ADAM33 and ADAM12 genetic polymorphisms and their expression in Egyptian children with asthma.

BACKGROUND

The ADAM family is involved in some pathologic processes, such as inflammation and asthma.

OBJECTIVES

To assess the association between ADAM33 and ADAM12 single-nucleotide polymorphisms (SNPs) with asthma risk and severity and to investigate the effect of ADAM33 and ADAM12 polymorphisms on expression of these proteases in sputum.

METHODS

Two SNPs of the ADAM33 gene, F+1 (rs511898) G/A and ST+4 (rs44707) A/C, and 2 SNPs of the ADAM12 gene, rs3740199 and rs1871054, were analyzed in 400 asthma cases and 200 controls aged 3 to 14 years using the polymerase chain reaction-restriction fragment length polymorphism method.
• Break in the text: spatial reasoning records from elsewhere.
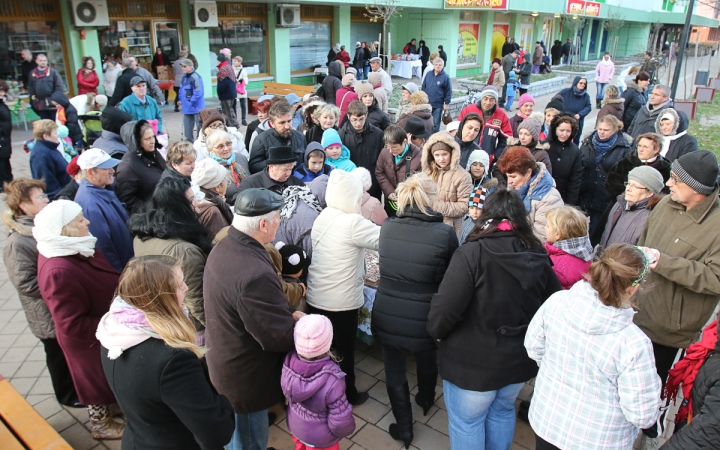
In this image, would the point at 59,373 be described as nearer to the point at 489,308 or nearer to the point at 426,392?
the point at 426,392

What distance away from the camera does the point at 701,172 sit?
110 inches

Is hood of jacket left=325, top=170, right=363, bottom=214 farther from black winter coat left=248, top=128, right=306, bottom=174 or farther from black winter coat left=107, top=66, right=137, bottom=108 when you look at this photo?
black winter coat left=107, top=66, right=137, bottom=108

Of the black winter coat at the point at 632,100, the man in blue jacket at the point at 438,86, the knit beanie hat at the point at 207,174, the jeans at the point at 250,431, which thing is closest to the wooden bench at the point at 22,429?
the jeans at the point at 250,431

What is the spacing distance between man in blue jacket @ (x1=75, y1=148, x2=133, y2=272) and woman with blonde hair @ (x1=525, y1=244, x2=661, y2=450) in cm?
301

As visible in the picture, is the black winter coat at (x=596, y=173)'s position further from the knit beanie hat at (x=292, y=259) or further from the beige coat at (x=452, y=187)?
the knit beanie hat at (x=292, y=259)

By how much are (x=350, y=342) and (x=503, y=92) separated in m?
15.0

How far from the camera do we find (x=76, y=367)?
310 centimetres

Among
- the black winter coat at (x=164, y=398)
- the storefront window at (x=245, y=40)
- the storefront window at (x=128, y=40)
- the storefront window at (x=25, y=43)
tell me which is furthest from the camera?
the storefront window at (x=245, y=40)

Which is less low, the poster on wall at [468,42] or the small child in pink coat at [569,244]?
the poster on wall at [468,42]

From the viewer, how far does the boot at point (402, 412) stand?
329cm

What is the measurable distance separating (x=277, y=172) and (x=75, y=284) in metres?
1.75

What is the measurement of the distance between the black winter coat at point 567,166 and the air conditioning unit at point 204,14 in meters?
13.3

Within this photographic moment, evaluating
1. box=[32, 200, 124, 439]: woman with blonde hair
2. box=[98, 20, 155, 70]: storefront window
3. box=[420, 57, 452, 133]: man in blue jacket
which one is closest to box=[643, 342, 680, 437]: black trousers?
box=[32, 200, 124, 439]: woman with blonde hair

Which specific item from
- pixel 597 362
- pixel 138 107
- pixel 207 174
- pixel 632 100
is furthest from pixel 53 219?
pixel 632 100
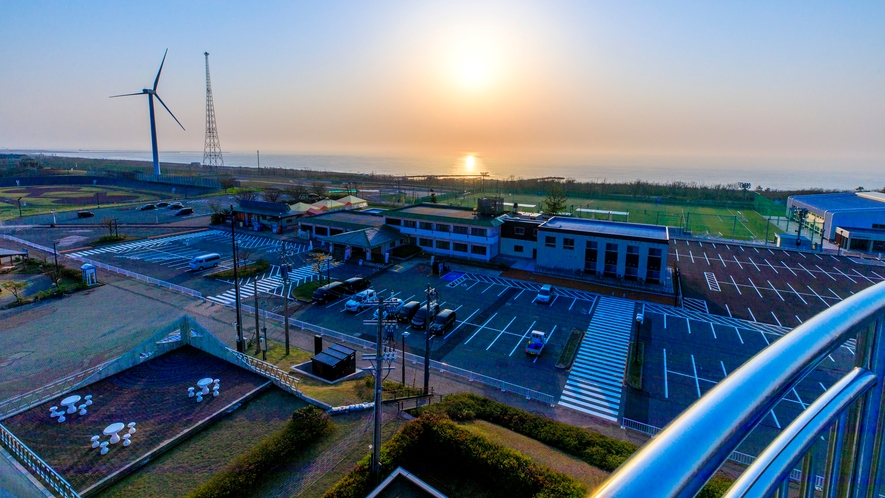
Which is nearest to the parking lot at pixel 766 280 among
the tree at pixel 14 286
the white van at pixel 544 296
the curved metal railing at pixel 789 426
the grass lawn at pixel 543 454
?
the white van at pixel 544 296

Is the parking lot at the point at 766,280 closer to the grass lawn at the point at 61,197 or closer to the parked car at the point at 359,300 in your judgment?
the parked car at the point at 359,300

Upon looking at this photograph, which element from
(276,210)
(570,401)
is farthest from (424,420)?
(276,210)

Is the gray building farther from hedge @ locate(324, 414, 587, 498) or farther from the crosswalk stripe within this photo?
hedge @ locate(324, 414, 587, 498)

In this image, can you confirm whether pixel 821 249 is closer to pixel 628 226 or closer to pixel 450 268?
pixel 628 226

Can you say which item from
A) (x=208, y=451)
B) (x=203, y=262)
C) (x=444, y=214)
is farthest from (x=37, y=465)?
(x=444, y=214)

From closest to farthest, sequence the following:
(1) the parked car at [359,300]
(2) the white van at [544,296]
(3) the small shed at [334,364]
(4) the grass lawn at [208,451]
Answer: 1. (4) the grass lawn at [208,451]
2. (3) the small shed at [334,364]
3. (1) the parked car at [359,300]
4. (2) the white van at [544,296]
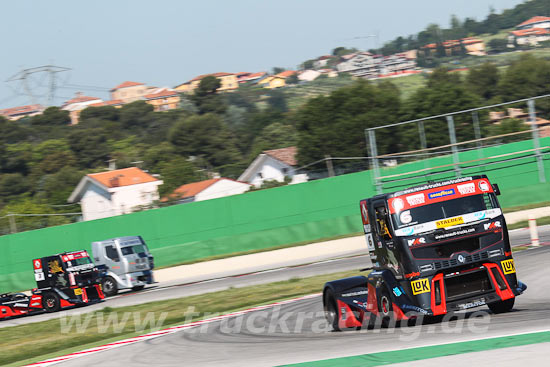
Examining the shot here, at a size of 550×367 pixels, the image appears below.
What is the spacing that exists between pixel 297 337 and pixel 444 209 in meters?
2.98

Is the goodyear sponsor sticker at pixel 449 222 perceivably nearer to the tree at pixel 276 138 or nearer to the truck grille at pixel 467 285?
the truck grille at pixel 467 285

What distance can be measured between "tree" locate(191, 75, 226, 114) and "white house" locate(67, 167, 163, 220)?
61.0 m

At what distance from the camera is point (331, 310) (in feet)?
38.3

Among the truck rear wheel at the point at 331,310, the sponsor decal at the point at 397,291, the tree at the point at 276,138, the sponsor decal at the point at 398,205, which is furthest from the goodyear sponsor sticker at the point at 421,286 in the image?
the tree at the point at 276,138

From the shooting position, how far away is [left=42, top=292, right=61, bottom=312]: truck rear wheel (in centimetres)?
2278

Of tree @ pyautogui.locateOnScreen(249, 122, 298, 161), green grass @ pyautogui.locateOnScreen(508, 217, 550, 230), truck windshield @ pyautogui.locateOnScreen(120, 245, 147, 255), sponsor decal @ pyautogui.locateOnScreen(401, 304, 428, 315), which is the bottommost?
green grass @ pyautogui.locateOnScreen(508, 217, 550, 230)

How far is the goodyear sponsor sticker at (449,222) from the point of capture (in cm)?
979

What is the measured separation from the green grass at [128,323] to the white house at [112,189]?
51455mm

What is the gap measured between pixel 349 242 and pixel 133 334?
17.9 metres

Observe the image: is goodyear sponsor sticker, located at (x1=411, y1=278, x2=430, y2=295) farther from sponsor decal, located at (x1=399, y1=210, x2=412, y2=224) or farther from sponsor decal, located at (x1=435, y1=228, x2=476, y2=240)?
sponsor decal, located at (x1=399, y1=210, x2=412, y2=224)

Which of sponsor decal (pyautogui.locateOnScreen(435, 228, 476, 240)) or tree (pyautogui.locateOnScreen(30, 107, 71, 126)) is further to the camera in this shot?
tree (pyautogui.locateOnScreen(30, 107, 71, 126))

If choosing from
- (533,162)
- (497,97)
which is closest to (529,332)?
(533,162)

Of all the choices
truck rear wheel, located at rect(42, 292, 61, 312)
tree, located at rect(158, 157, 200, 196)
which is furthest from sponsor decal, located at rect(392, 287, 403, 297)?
tree, located at rect(158, 157, 200, 196)

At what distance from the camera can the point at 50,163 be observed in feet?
→ 317
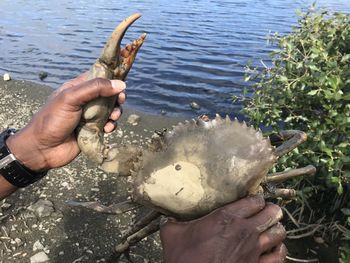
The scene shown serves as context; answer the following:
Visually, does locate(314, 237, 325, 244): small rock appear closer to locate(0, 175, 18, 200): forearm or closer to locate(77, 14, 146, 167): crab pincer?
locate(77, 14, 146, 167): crab pincer

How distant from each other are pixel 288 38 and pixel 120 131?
10.3 feet

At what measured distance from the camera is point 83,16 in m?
16.2

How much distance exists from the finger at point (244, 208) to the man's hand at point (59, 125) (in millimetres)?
1050

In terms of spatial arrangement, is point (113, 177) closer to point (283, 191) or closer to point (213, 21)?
point (283, 191)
Messenger RNA expression profile of ADAM33 and ADAM12 proteases in sputum from studied groups was determined by reverse transcription polymerase chain reaction.

RESULTS

ADAM33 F+1 homozygous mutant genotype (AA) and ST+4 heterozygous and homozygous mutant genotype (AC and CC) and mutant alleles of both polymorphisms were significantly associated with asthma risk and severity in moderate and severe subgroups. Patients with the ADAM12 (rs3740199) CC genotype were at increased risk for moderate and severe asthma. Messenger RNA levels of ADAM12 were significantly increased in asthmatic children compared with controls, whereas we were not able to detect the expression of ADAM33 in the sputum of the groups studied. The ADAM12 expression was significantly higher in homozygous CC (variant type) compared with homozygous GG (wild type) of both ADAM12 rs3740199 and rs1871054 in the asthmatic group.

CONCLUSION

Our analysis suggests a likely role for ADAM33 and ADAM12 in the development of asthma in Egyptian children. Furthermore, ADAM12 polymorphisms may affect ADAM12 expression in asthma.